◆ Provided text ◆
Day 23: Monday March 27
Reading: “Girls” by Andre Dubus
Dubus contemplates the altar girl at Mass, she being the “only altar girl I have ever seen.” That observation opens to a short reflection about Mary, the “first priest.” He catalogues her potential fears, which begin with her encounter with the angel Gabriel, continue with her need to find shelter to have the child, and then the knowledge “she would lose Him because he was God.” He thinks about how he and this girl at Mass see the “cross as a sign of love,” but for Mary it was “wood and a dying son and grief.” I’ve written a few appreciations of Dubus, but in brief: pair “Girls” with his fiction, particularly “A Father’s Story,” and you have a portrait of a writer, a father, for whom faith is essential.

Day 24: Tuesday March 28
Reading: “Back in Ireland” by Thomas McGuane
St. Patrick would be proud of McGuane’s prose, as close to an American Joyce as possible (particularly his earlier, more sardonic novels like The Sporting Club). His more recent content has moved out West, capturing the spirit of breeding and raising cutting horses in Montana, but his prose retains its Celtic rhythms. “Back in Ireland” is the memory of a long-ago “meandering trip” to fish in southern Ireland: “I was at that blissful stage in my life when my services were sought by no one. I didn’t know how good I had it.” He is thankful for the guidance of a local angler, the type of person “who could never recall when they began fishing, so undivided was it from the thread of their lives.” McGuane notices that the entire town blessed themselves nearly constantly, “a rakish bit of muscle memory that I found myself imitating.” Church might have been a bit too much of a commitment, but the shadow of devotion “seemed to help before a difficult presentation…[of] the listless slob of a brown trout, curd fattened at the outlet of a small creamery on the Loobagh River.” McGuane’s sentences slather as heavy as fellow lapsed Irish-Catholic Joyce: “Stately, plump Buck Mulligan came from the stairhead, bearing a bowl of lather on which a mirror and a razor lay crossed.”

◆ Given information ◆
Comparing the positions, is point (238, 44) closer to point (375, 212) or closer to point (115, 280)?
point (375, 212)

◆ Your task ◆
Decide whether each statement agrees with the reading notes. Answer yes or no, and quote the words from the notes that settle it.
(a) Dubus refers to Mary as the "first priest."
(b) McGuane's trip was to fish in northern Ireland.
(c) The brown trout McGuane describes was fattened at the outlet of a small creamery on the Loobagh River.

◆ Result ◆
(a) Yes: "a short reflection about Mary, the “first priest.”"
(b) No: "a long-ago “meandering trip” to fish in southern Ireland"
(c) Yes: "curd fattened at the outlet of a small creamery on the Loobagh River."